In general, burn prevention strategies—especially for children—are very low or almost non-existant in LMICs, including The Gambia. Though compared to adults, burns to children might be less severe, yet the disfigurement, life long disability, and potential for child neglect and maltreatment are likely.
This study has several limitations. Data were collected from the two major trauma hospitals in the country, and both are located in the major urban area. Thus, these data reflect all admitted burns in the catchment area of these hospitals. However, patients from rural areas may be treated locally, or in the case of very severe burns may not survive transfer to hospital. This sample is thus not generalizable to the population of the entire country. Since our data show that the number of burn patients was higher for urban than rural areas, yet rural burn patients were had more severe burns, this indicates that this representation is likely present. This new hospital data collection system provided data on all documented burn patients who were admitted to the hospital. However, since the hospitals do not have electronic data systems, an unknown but likely very small number of burn cases may have been missed.
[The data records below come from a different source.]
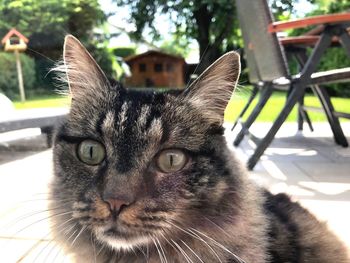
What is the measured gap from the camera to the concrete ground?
1.33 m

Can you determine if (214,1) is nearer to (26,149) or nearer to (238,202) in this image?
(26,149)

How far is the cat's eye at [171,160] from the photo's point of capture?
0.92 m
This study was also limited to the size of the pilot data available in the trauma registries at EFSTH and SGH. Some variables were collapsed to have enough cells to predict outcome of interest. Meaning it is possible that some details like burn injury mechanisms and age-specific injury outcome may not be present, therefore introducing inconsistencies. Despite these limitations, the results from this study encourage further investigation of risk for burns, including the potential for child abuse.
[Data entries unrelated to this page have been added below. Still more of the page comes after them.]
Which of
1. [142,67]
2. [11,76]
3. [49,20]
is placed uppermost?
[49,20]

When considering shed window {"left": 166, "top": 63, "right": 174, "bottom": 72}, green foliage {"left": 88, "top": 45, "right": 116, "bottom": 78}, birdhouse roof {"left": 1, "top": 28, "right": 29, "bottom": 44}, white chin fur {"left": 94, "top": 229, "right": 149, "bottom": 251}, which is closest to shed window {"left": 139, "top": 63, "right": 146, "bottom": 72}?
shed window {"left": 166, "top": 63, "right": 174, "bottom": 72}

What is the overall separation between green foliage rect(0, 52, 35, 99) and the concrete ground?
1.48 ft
In The Gambia, like other low income countries, children constitute an important proportion of burn patients despite adult supervision at the time of burn events. Most of the burns were cooking related. This could be due to the nature of cooking areas which generally do not provide protection to children, nor are they usually separate from a child’s playing/living area. It could also be due to lack of awareness on the devastating effects of burns and how easily they can occur and affect child health and wellbeing. Considering this result, there is a need to focus on child burn prevention, including advocacy and parent/caregiver education programs, and development and promotion of safer technologies. These programs need to be designed and evaluated with focus on the child development stages and education of parents/caregivers on the potential for lapses in supervision and possible unintentional injuries. When parents/caregivers have information about the burn risks associated with increased mobility and independence of children, they could be able to identify those exposures and avert the burns or reduce burn severity.